Ripple CEO criticizes SEC for ‘contradictions’ on crypto regulations

Regulation

Brad Garlinghouse, the chief executive officer of Ripple Labs, has claimed the United States Securities and Exchange Commission, or SEC, has inconsistently imposed regulations on crypto firms in the country. 

Speaking to Wired editor-in-chief at the Collision conference in Toronto on Thursday, Garlinghouse pointed to Ripple’s current legal battle with the SEC, in which the federal regulator has alleged the company’s executives conducted an “unregistered, ongoing digital asset securities offering” with XRP token sales. Garlinghouse referenced the SEC’s approval of Coinbase’s public offering in April 2021 despite the fact the crypto exchange listed XRP at the time.

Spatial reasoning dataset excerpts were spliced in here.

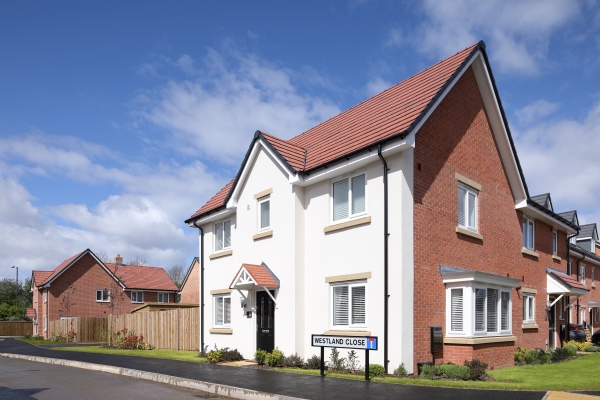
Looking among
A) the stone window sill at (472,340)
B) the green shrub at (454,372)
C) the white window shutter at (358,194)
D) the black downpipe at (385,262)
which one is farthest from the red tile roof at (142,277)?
the green shrub at (454,372)

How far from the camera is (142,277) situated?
185 ft

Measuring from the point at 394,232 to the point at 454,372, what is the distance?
363 cm

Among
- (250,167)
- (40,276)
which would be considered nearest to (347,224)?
(250,167)

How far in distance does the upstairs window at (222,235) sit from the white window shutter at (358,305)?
748 cm

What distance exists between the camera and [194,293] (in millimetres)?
51469

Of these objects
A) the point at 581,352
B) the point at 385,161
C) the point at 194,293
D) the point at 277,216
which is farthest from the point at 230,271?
the point at 194,293

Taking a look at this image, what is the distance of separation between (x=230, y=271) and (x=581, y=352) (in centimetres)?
1480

“The SEC now seems to take the position when they sued us that ‘XRP is a security and always has been’, but they approved Coinbase going public even though Coinbase is not a registered broker-dealer,” said the Ripple CEO. “There’s some contradictions here of the SEC almost not, within its organization, knowing left hand, right hand.” Garlinghouse added:

“The SEC, instead of doing the hard work to define a new set of clear rules, a new set of clear regulations […] they instead decide we’re going to do regulation through enforcement, which is not efficient and really I think has stifled innovation in the United States.”

Garlinghouse, Ripple co-founder Chris Larsen, and chief technology officer David Schwartz have all leveled complaints against U.S. regulators prior to and following the SEC filing its lawsuit against the firm in December 2020. Larsen suggested in October 2020 that Ripple might consider leaving the U.S. behind given many authorities’ policy of “regulation through enforcement” — the firm is currently headquartered in San Francisco, but also has offices in Dubai and Wyoming.

Related: Ripple counsel slams SEC for trying to bulldoze and bankrupt crypto

“I don’t think [crypto is] the Wild West at all,” said Garlinghouse, in response to SEC chair Gary Gensler’s characterization of the space. “I think crypto certainly is a volatile asset class […] All asset classes have a certain volatility — I don’t think it’s a regulator’s job to determine how that volatility should be accessed by consumers, by businesses.”

The court case between Ripple and SEC is still ongoing, with many expecting the results to set a precedent for the regulatory treatment of cryptocurrencies in the United States.